### [ASSIGNED TASK]
Among the lines below, a stretch begins at the one with "United States, site" and ends at the one with "common name: domestic cow". Repeat that stretch exactly, ends included.

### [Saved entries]
···

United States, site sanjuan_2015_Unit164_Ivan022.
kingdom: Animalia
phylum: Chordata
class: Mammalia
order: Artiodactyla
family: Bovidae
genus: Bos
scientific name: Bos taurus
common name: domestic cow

···

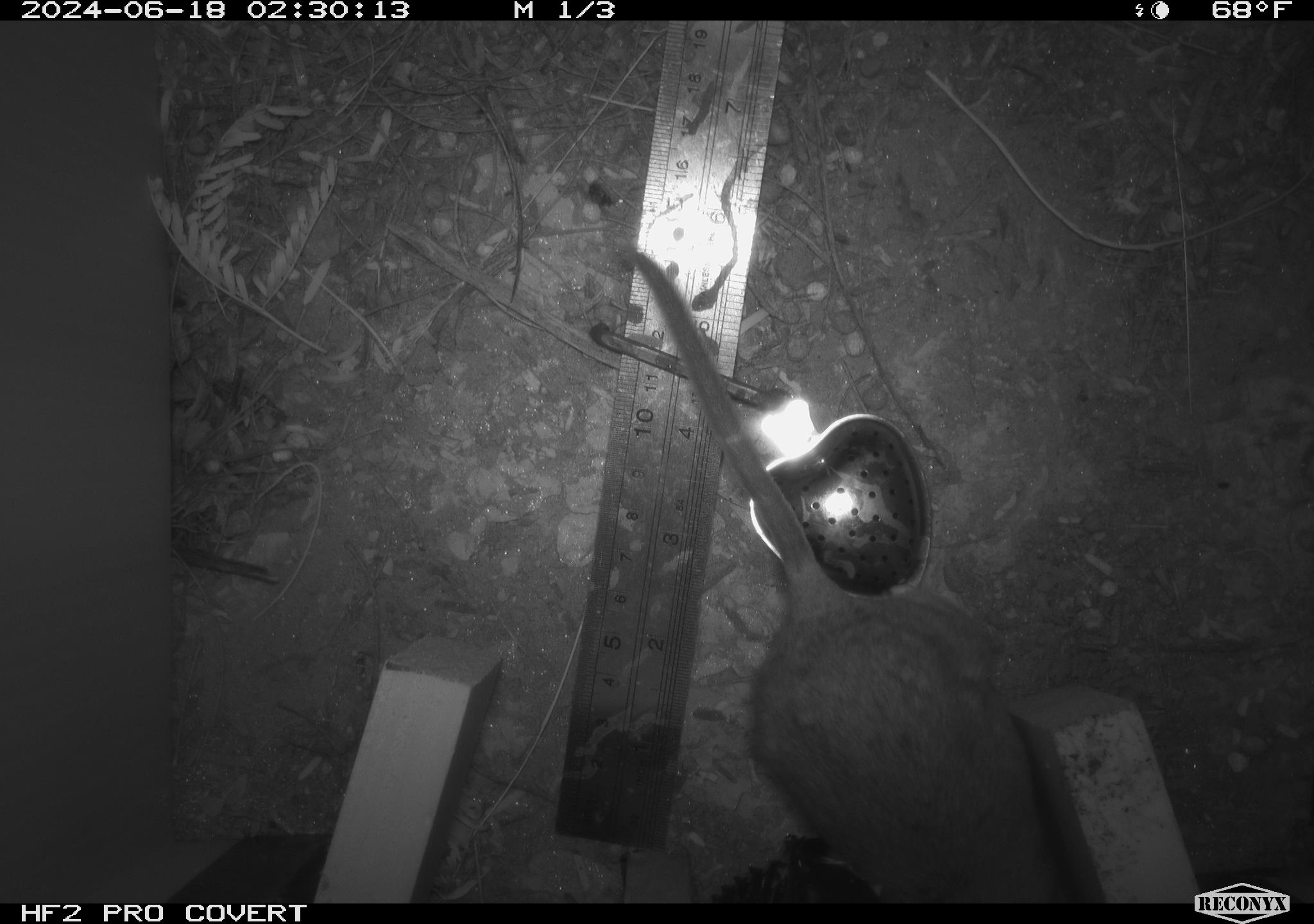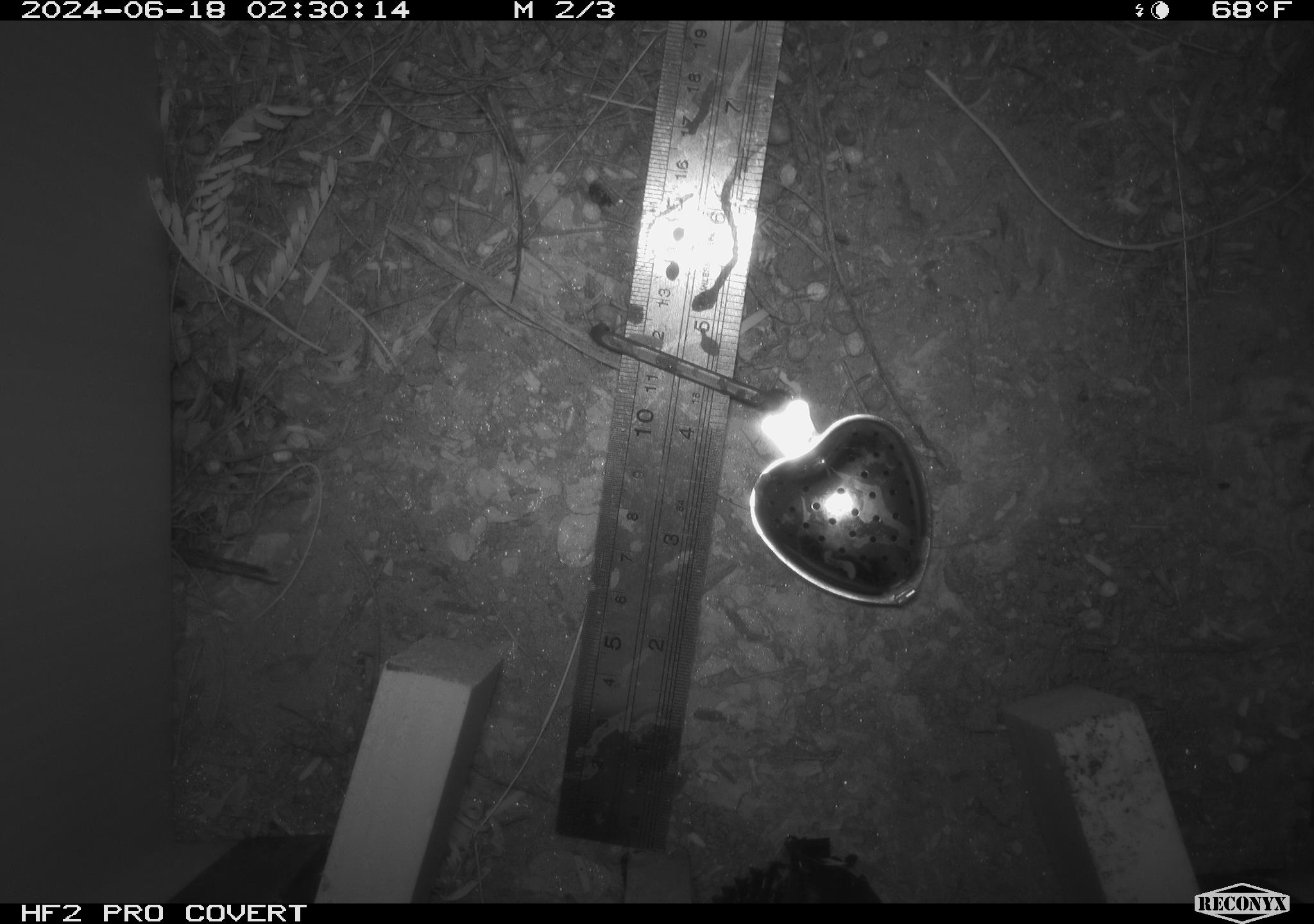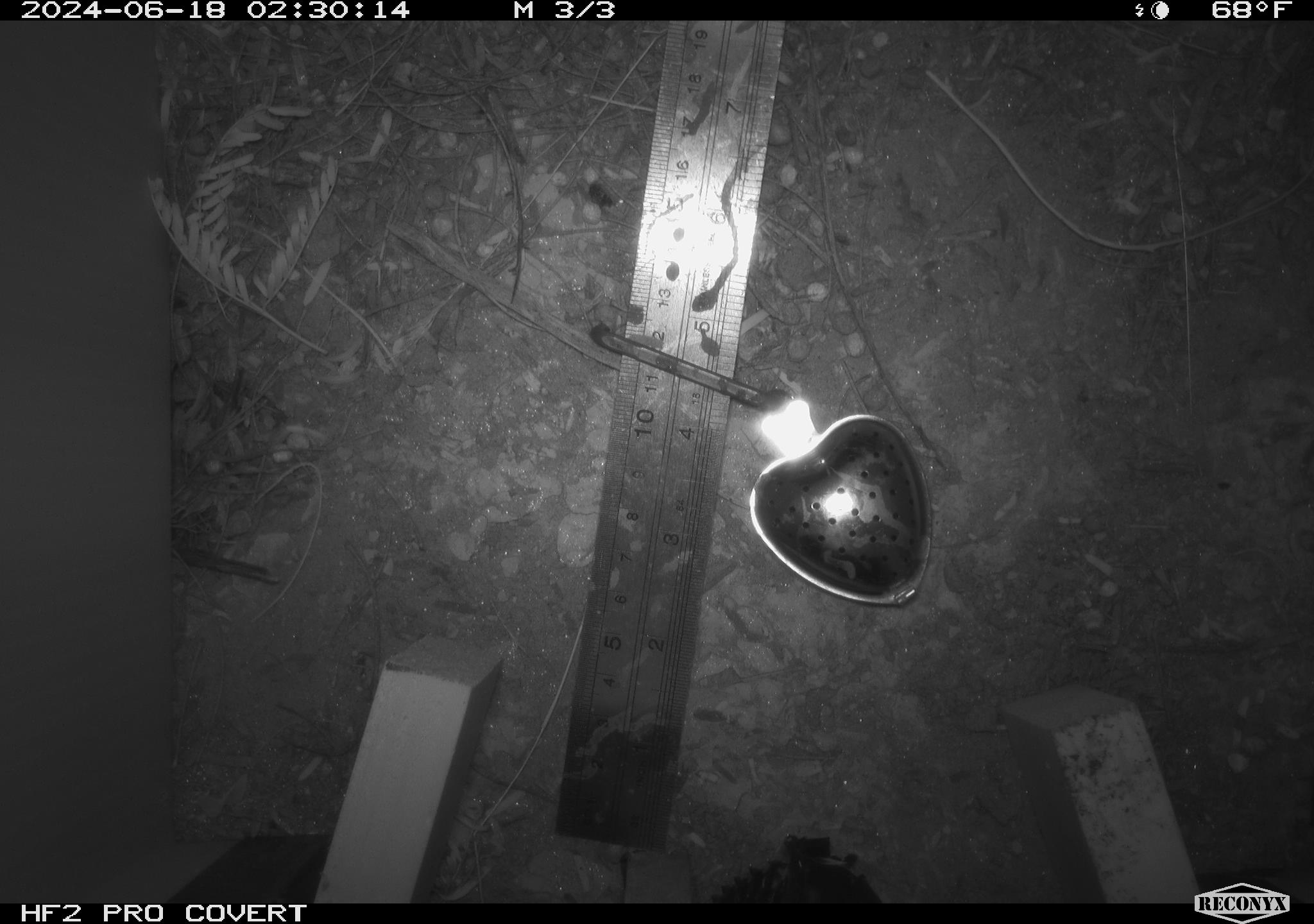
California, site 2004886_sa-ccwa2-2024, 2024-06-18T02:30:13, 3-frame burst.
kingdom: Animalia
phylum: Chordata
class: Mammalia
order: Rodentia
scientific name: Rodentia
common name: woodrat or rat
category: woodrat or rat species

···

### [ANSWER AREA]
United States, site sanjuan_2015_Unit164_Ivan022.
kingdom: Animalia
phylum: Chordata
class: Mammalia
order: Artiodactyla
family: Bovidae
genus: Bos
scientific name: Bos taurus
common name: domestic cow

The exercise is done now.